The growth in import demand can be largely attributed to domestic oil demand growth, which is driven by gasoline demand due to the near exponential increase in personal auto vehicles, and diesel demand related to commercial trucking as China’s economy grows. Dr Harold York, Principal Oils Markets Analyst for Wood Mackenzie explained, ‘Although lesser per capita by international benchmarks, by 2020 China will be second only to the US for the total fleet of personal auto vehicles in use. From 2005 – 2020, China will see the number of vehicles rise from 20 million to 160 million.
‘China’s refining structure is currently among the most complex in Asia, focused on medium sour crude. To produce the oil products in demand, China will therefore look towards OPEC because medium sour crude is a growing share of future OPEC supply.’

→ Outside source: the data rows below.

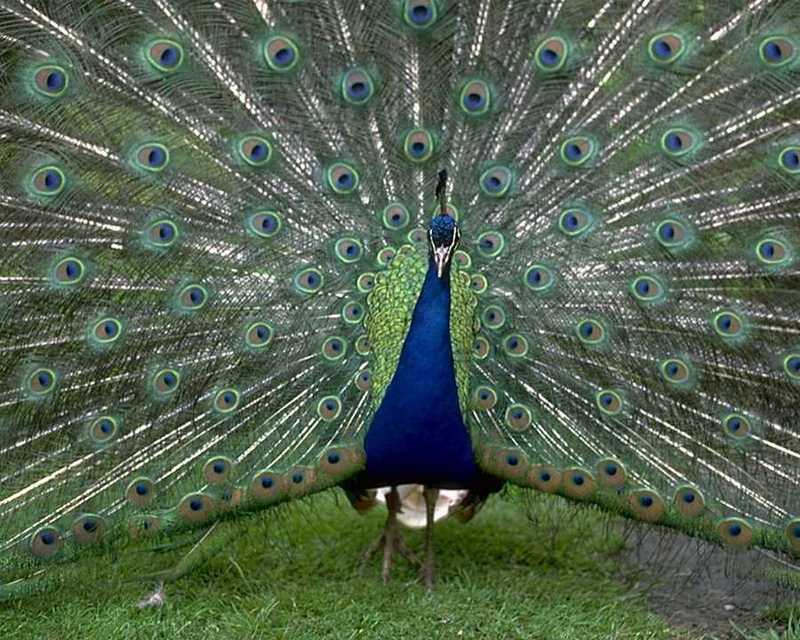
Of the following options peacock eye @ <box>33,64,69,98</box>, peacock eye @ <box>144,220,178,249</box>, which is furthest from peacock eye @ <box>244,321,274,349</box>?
peacock eye @ <box>33,64,69,98</box>

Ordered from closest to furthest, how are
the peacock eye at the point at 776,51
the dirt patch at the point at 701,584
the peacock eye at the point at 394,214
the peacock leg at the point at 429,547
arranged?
1. the peacock eye at the point at 776,51
2. the peacock eye at the point at 394,214
3. the dirt patch at the point at 701,584
4. the peacock leg at the point at 429,547

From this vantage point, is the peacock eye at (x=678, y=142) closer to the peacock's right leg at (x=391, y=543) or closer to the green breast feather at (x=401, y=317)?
the green breast feather at (x=401, y=317)

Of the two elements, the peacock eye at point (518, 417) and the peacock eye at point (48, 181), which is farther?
the peacock eye at point (518, 417)

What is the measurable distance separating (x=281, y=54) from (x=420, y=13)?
428mm

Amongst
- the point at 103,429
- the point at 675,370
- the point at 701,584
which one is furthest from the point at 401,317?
the point at 701,584

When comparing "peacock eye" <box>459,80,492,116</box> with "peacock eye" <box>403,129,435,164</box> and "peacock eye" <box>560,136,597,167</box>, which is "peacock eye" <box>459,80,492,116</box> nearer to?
"peacock eye" <box>403,129,435,164</box>

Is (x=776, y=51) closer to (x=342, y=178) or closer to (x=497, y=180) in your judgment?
(x=497, y=180)

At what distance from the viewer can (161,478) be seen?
3.76 m

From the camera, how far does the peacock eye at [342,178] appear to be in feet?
12.3

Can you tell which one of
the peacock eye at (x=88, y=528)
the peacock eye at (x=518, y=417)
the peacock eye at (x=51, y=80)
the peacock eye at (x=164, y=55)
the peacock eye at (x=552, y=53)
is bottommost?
the peacock eye at (x=88, y=528)

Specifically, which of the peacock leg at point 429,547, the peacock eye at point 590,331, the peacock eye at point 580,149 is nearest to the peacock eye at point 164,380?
the peacock leg at point 429,547

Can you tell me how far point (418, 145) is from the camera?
12.3ft

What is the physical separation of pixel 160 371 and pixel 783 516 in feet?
6.23

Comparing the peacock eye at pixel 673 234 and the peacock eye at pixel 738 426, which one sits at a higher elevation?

More on OPEC and china oil demand
OPEC’s share of Chinese imports is expected to rise from 52 – 66% between 2005 – 2020. The share of non-OPEC imports declined from 48 – 34% in 2012, and will continue to decline to the end of the decade. Comparatively, in the US, OPEC crudes will fall to 33% of total imports and Canadian crudes will account for 60%.
‘The high cost to China for crude oil imports is compounded by the fact that China will pay a higher price for the imports relative to the US as the average price is based on a differential to Brent,’ said York. ‘China’s import crude price tends to be closer to Brent than the US because of growing North America supply options. Also, the quality of the Chinese import barrels of medium crude is rising relative to the US. North American production from tight oil plays is skewed towards light sweet crudes, leaving heavy sour crudes a growing share of its imports, this providing North American buyers greater discounts for imports.’
US and China crude oil conclusions
Dublin concluded, ‘China and the US are heading in opposite directions for crude oil import trends. Although the US was the largest import market before, China will surpass US demand for oil imports and peak spend. Notably also is a change in traditional suppliers, China will look towards OPEC supply more as US relies on it less. These are trends that suppliers should look out for but equally, a trend China must consider in evaluating its cost structure.’
Adapted from press release by Claira Lloyd.